Partai pendukung Jokowi ragukan kapasitas Jonan pimpin ESDM
Partai pendukung Jokowi ragukan kapasitas Jonan pimpin ESDM. Presiden Joko Widodo (Jokowi) kembali mengangkat Ignasius Jonan sebagai Menteri. Setelah dicopot dari Menteri Perhubungan pada akhir Juli lalu, selang tiga bulan kemudian Jonan kembali bergabung dengan kabinet kerja sebagai Menteri ESDM.
Presiden Joko Widodo (Jokowi) kembali mengangkat Ignasius Jonan sebagai Menteri. Setelah dicopot dari Menteri Perhubungan pada akhir Juli lalu, selang tiga bulan kemudian Jonan kembali bergabung dengan kabinet kerja sebagai Menteri ESDM.
Pengangkatan kembali Jonan masuk kabinet menuai pro dan kontra. Tidak sedikit, bahkan partai pendukung pemerintah juga ikut mengecam keputusan Jokowi dalam penunjukkan Jonan. Terlebih, Jokowi juga menunjuk Arcandra Tahar sebagai wakil menteri ESDM, setelah dipecat dari kursi Menteri ESDM karena tersangkut kasus kewarganegaraan ganda.
Kapasitas Jonan pimpin 'kursi panas' ESDM diragukan banyak pihak. Jonan dinilai tak memiliki kemampuan di bidang energi. Sebelum jadi menteri perhubungan, Jonan adalah Dirut PT KAI di era Dahlan Iskan.
Anggota Komisi VII Partai Hanura Inas Nasrullah Zubir mengaku tidak percaya Jokowi melantik Jonan dan Arcandra sebagai pimpinan di Kementerian ESDM. Dia menilai keputusan tersebut terkesan dipaksakan agar Arcandra bisa mendapat jabatan.
"Spechless! Kelihatan banget dipaksakan dengan adanya Wamen ESDM," kata Inas saat dihubungi, Jumat (14/10).
Menurutnya, Jonan hanya akan menjadi boneka dari Arcandra seperti yang dialami Jero Wacik. Sebab, Arcandra yang jauh lebih paham mengelola sektor energi dan sumber daya mineral ketimbang Jonan.
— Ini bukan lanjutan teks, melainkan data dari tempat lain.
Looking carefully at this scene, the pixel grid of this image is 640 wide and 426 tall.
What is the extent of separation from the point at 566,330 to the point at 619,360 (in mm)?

"Jonan akan seperti Jero Wacik. Boneka doang yang paham wamen," terangnya.
Politisi Hanura ini berujar seharusnya Jokowi tidak terlalu terburu-buru memberikan jabatan Wamen ESDM kepada Arcandra. Lebih tepat, katanya, Arcandra ditempatkan sebagai Kepala SKK Migas agar membuktikan kinerjanya terlebih dahulu.
"Pantesnya Arcandra dipercaya sebagai kepala SKK Migas, itu pas. Beres-beresin dulu di sana buktikan dulu. Baru periode berikutnya baru angkat jadi menteri, jangan buru-buru lah," kata dia.
Selain itu, karakter Jonan yang dikenal tempramental dikhawatirkan akan menimbulkan keributan dengan Arcandra saat mengelola kementerian ESDM.
"Kita kan tahu Jonan tempramental juga. Jangan sampai nanti di dalam ESDM bikin gaduh mereka berdua berantem," tutup Inas.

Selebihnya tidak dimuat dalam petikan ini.